In voodoo dancing, a god, as the Greeks would say, enters the dancer; which god—or loa—will be known by the steps the dancer takes. Whether it be Damballah, Ezili, Ogu, Agwe, Legba or another can be recognised by others and has significance both for them and for the individual dancer. This is not the only example of a dance tradition where there is a definite relationship between the steps a dancer takes and the spirit, loa or god who has entered them. Even on today’s dance floors you can see how a different beat will call forth a different step and how some steps seem perfectly to express some beats. Every riddim seems to have its own dance, its own set of moves.

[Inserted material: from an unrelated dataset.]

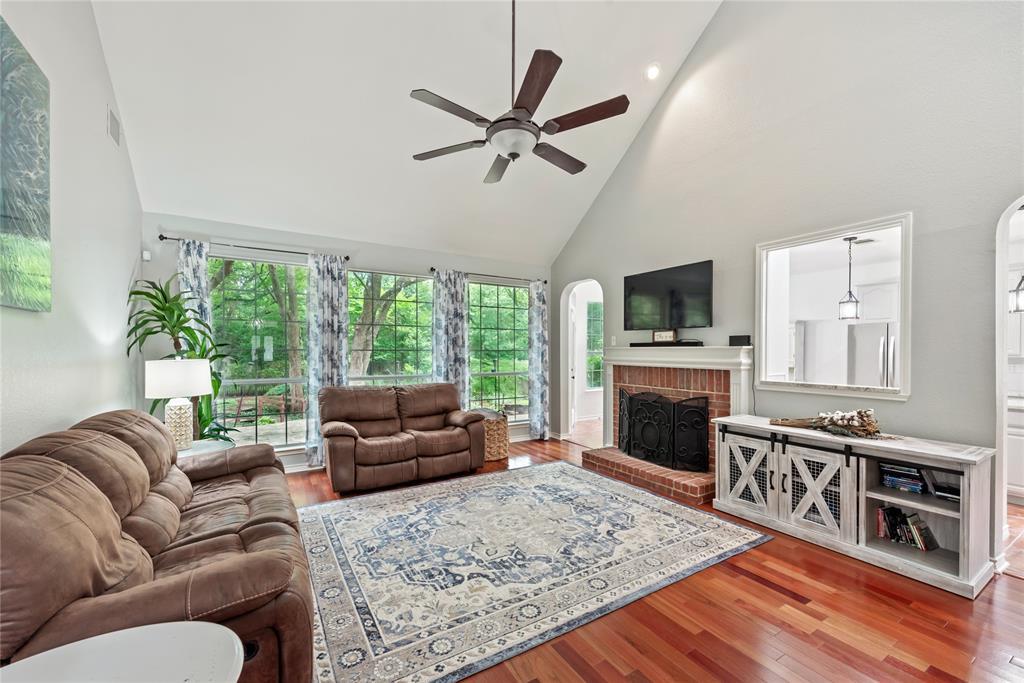 1121 Winding Creek  Drive, Grapevine, Texas 76051 - acquisto real estate best designer and realtor hannah ewing kind realtor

This relationship is best expressed for me by a silent thing, a photograph:
It is called Dancers, New York, 1956 and was taken by jazz photographer Roy DeCarava at the Manor Social Club, now demolished, that stood at 110th Street and Madison Avenue in Harlem. In dim light, on the wide, otherwise empty wooden floor, two men, seen only in silhouette, are dancing with each other. The one closest to the camera has his back to us. He is a big bald head with a single highlight on the right of the dome; an oblong jacket tilted by the movement of his shoulders to a trapezoid; one arm so hung down it almost drags its knuckles along the floor, the other raised up, with the fingers extended and flexed; two shapeless almost bulbous legs disappearing into the shadowy floor.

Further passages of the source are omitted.